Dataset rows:
● ● ● ● ●

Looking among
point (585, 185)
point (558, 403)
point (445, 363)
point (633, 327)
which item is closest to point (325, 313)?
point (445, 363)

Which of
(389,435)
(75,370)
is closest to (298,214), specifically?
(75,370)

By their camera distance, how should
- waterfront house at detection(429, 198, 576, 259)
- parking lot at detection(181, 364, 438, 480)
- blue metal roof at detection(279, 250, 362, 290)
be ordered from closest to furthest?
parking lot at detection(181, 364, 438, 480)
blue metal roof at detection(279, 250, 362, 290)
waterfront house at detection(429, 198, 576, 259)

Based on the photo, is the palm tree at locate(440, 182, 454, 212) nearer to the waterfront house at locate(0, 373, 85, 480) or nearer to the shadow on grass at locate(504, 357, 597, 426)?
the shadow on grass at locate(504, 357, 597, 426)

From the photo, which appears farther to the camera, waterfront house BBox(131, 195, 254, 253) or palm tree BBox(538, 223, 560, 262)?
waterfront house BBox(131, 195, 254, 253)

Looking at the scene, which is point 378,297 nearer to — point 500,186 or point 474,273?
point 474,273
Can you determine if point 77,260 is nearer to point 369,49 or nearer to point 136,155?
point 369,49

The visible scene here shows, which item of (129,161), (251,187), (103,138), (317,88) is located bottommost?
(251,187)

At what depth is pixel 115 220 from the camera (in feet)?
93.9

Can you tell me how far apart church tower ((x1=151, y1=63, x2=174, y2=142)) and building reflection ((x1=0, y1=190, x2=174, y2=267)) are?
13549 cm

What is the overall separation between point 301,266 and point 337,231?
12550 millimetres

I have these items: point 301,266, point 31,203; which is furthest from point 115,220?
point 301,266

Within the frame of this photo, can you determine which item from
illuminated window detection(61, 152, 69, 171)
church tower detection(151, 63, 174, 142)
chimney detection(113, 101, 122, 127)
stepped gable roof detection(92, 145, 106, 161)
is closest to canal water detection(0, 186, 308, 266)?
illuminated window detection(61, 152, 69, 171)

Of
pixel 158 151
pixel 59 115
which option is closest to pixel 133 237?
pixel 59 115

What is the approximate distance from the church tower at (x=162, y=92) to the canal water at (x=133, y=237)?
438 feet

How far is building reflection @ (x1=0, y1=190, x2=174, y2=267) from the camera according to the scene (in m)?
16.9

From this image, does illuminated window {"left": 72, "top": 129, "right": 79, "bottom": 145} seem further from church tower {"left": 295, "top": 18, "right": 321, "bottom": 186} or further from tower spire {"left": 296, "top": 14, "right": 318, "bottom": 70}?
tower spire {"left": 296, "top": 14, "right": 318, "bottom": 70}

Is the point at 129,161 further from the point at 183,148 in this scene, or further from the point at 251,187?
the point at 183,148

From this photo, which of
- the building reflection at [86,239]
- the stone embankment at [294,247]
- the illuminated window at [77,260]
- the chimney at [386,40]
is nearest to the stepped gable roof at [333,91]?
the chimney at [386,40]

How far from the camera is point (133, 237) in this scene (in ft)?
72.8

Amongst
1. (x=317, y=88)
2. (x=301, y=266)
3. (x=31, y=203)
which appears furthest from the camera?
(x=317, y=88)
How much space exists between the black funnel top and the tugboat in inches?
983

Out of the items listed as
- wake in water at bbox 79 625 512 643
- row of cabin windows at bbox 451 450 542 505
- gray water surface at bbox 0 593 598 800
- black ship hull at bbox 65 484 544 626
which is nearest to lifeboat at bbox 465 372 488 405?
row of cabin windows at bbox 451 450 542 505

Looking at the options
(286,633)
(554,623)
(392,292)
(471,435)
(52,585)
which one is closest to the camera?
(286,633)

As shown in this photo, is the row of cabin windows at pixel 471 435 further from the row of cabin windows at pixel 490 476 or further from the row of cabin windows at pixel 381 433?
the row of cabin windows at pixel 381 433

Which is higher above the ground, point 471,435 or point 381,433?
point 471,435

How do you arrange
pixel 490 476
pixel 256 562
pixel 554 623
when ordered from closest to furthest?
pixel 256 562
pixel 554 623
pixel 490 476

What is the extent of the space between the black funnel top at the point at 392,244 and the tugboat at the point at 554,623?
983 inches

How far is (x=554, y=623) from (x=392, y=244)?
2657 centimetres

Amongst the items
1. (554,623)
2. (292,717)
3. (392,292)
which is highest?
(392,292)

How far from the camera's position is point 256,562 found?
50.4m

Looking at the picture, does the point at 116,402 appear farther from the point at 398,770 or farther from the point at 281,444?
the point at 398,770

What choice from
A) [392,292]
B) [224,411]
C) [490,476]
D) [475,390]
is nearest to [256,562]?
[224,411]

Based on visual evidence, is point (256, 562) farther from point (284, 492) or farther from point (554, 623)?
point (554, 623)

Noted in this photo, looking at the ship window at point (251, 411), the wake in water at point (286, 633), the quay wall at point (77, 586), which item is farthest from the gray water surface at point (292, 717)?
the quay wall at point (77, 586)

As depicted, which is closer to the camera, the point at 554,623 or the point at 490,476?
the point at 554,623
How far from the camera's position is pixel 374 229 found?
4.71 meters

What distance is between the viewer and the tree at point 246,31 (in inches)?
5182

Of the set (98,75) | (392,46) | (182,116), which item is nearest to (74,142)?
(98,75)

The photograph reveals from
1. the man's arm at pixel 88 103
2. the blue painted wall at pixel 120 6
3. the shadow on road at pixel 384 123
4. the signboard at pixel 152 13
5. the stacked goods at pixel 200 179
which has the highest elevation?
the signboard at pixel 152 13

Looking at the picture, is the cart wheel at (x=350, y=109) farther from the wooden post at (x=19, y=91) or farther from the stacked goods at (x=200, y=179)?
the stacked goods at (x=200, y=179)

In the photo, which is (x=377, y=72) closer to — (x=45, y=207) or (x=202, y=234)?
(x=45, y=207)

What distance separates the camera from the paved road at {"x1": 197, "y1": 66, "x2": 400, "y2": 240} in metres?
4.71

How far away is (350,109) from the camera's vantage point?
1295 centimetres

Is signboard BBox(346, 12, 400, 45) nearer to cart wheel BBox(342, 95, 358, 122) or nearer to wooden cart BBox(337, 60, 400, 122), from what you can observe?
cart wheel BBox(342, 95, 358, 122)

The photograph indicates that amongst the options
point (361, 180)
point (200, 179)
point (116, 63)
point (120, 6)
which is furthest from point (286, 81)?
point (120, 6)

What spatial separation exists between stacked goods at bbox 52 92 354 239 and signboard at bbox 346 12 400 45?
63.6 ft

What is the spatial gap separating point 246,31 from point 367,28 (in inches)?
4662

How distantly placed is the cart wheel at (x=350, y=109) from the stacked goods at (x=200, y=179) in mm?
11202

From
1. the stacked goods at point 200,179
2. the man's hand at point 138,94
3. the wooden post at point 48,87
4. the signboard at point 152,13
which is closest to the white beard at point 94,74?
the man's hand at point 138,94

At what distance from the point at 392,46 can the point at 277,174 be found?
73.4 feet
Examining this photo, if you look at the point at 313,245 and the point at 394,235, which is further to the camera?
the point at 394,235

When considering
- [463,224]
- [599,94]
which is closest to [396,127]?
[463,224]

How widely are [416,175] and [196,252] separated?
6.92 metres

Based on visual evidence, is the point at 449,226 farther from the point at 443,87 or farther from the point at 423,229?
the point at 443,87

● ● ● ● ●

Instructions to follow: All lines from the line containing "How far away" through the end of the listing above are to be duplicated exactly; include both ends and nothing further.

Solution to the exercise:
How far away is (350,109) from the camera's vantage point?
1295 centimetres

Is signboard BBox(346, 12, 400, 45) nearer to cart wheel BBox(342, 95, 358, 122) or nearer to wooden cart BBox(337, 60, 400, 122), from what you can observe?
cart wheel BBox(342, 95, 358, 122)

The photograph indicates that amongst the options
point (361, 180)
point (200, 179)
point (116, 63)
point (120, 6)
which is furthest from point (286, 81)?
point (120, 6)

What spatial separation exists between stacked goods at bbox 52 92 354 239 and signboard at bbox 346 12 400 45?
63.6 ft

What is the spatial gap separating point 246,31 from point 367,28 (in inches)?
4662

How distantly placed is the cart wheel at (x=350, y=109) from the stacked goods at (x=200, y=179) in mm?
11202

From
1. the stacked goods at point 200,179
2. the man's hand at point 138,94
3. the wooden post at point 48,87
4. the signboard at point 152,13
which is closest to the white beard at point 94,74?
the man's hand at point 138,94

At what distance from the point at 392,46 can the point at 277,174 be found?
73.4 feet
Examining this photo, if you look at the point at 313,245 and the point at 394,235, which is further to the camera?
the point at 394,235

When considering
- [463,224]
- [599,94]
which is closest to [396,127]?
[463,224]

How widely are [416,175] and [196,252] separated?
6.92 metres

Based on visual evidence, is the point at 449,226 farther from the point at 443,87 or farther from the point at 423,229?
the point at 443,87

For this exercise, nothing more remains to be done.